What goes on in human beings when they make or listen to music? What is it about music, what gives it such peculiar power over us, power delectable and beneficent for the most part, but also capable of uncontrollable and sometimes destructive force? Music has no concepts, it lacks images; it has no power of representation, it has no relation to the world. And yet it is evident in all of us–we tap our feet, we keep time, hum, sing, conduct music, mirror the melodic contours and feelings of what we hear in our movements and expressions. In this book, Oliver Sacks explores the power music wields over us–a power that sometimes we control and at other times don’t.
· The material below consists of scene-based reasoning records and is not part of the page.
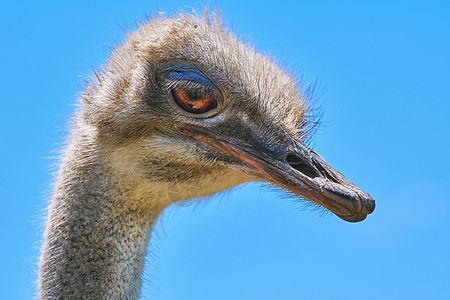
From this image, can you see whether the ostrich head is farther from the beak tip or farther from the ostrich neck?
the beak tip

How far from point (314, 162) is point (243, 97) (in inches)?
18.0

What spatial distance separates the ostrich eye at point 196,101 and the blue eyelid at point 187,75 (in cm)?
6

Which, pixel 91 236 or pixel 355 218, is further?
pixel 91 236

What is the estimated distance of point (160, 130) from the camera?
3.79 metres

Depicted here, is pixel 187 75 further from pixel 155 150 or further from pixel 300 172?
pixel 300 172

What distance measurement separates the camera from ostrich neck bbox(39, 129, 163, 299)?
3.66 meters

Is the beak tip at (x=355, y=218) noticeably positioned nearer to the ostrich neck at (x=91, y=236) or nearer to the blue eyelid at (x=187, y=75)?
the blue eyelid at (x=187, y=75)

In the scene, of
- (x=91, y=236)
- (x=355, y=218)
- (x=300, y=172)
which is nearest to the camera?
(x=355, y=218)

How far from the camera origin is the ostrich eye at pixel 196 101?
12.3ft

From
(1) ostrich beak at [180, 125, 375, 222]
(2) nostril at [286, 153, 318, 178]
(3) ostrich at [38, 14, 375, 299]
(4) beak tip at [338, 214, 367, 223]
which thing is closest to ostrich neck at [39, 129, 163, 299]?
(3) ostrich at [38, 14, 375, 299]

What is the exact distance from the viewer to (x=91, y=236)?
373 cm

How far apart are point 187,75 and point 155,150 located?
0.39 meters

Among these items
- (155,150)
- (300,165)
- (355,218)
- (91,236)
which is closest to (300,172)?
(300,165)

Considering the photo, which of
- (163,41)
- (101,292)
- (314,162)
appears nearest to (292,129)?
(314,162)
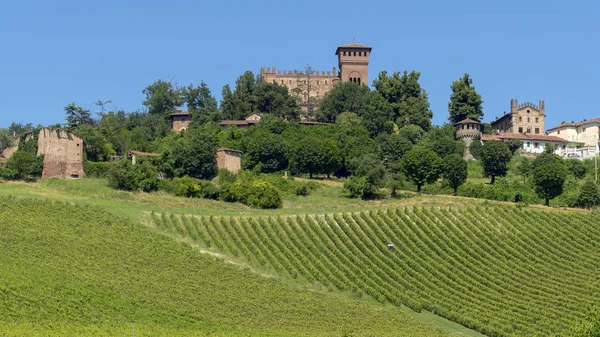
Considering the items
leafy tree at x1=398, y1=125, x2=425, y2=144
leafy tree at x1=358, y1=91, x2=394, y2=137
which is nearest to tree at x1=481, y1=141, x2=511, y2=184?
leafy tree at x1=398, y1=125, x2=425, y2=144

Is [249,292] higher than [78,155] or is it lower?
lower

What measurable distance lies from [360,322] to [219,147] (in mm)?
39348

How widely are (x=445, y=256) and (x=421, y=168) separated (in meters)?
19.4

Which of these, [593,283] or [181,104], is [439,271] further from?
[181,104]

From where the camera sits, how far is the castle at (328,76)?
121 meters

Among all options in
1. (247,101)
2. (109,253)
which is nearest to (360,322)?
(109,253)

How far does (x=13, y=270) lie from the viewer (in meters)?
52.3

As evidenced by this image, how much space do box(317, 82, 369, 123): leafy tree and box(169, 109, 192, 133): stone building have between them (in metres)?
13.1

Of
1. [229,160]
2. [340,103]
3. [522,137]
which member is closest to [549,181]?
[522,137]

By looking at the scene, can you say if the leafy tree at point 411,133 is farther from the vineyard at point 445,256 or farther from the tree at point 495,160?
the vineyard at point 445,256

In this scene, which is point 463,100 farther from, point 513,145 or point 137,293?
point 137,293

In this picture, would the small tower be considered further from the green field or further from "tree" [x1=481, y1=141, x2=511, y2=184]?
the green field

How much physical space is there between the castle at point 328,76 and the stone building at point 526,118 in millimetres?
17471

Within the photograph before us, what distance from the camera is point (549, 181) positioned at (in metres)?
83.1
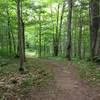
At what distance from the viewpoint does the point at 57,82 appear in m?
8.38

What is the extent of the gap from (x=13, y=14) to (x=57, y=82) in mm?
13597

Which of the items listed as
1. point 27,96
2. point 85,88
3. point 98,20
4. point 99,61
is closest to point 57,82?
point 85,88

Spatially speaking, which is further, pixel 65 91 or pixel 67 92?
pixel 65 91

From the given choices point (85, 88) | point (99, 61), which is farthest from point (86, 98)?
point (99, 61)

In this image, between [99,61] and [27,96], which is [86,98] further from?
[99,61]

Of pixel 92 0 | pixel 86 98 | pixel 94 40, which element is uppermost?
pixel 92 0

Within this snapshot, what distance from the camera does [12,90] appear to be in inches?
274

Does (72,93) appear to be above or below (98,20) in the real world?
below

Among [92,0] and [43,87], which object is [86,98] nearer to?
[43,87]

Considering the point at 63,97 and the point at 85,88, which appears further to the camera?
the point at 85,88

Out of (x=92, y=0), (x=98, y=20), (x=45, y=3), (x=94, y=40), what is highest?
(x=45, y=3)

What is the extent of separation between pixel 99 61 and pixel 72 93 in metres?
6.80

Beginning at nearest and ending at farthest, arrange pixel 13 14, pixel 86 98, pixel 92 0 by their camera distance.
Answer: pixel 86 98, pixel 92 0, pixel 13 14

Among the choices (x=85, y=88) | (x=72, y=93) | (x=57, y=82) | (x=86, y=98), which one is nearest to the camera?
(x=86, y=98)
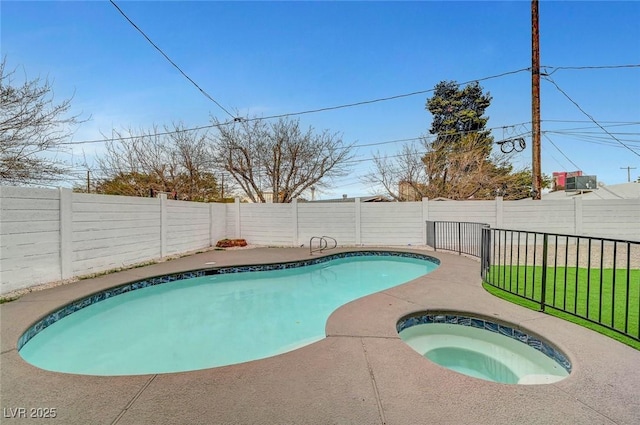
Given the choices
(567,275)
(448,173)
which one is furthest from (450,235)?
(448,173)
He explores, in his inimitable fashion, how it can provide access to otherwise unreachable emotional states, how it can revivify neurological avenues that have been frozen, evoke memories of earlier, lost events or states or bring those with neurological disorders back to a time when the world was much richer. This is a book that explores, like no other, the myriad dimensions of our experience of and with music.

Tastes Like Music

Author : Maria Birmingham
Publisher : Owlkids
Page : 39 pages
File Size : 33,2 MB
Release : 2014
Category : JUVENILE NONFICTION
ISBN : 9781771470100

GET BOOK

Describes seventeen ways in which some people are unlike everyone else because of differerences in their bodies or their brains, and interviews people with these conditions, many of whom did not know there was anyone else like them.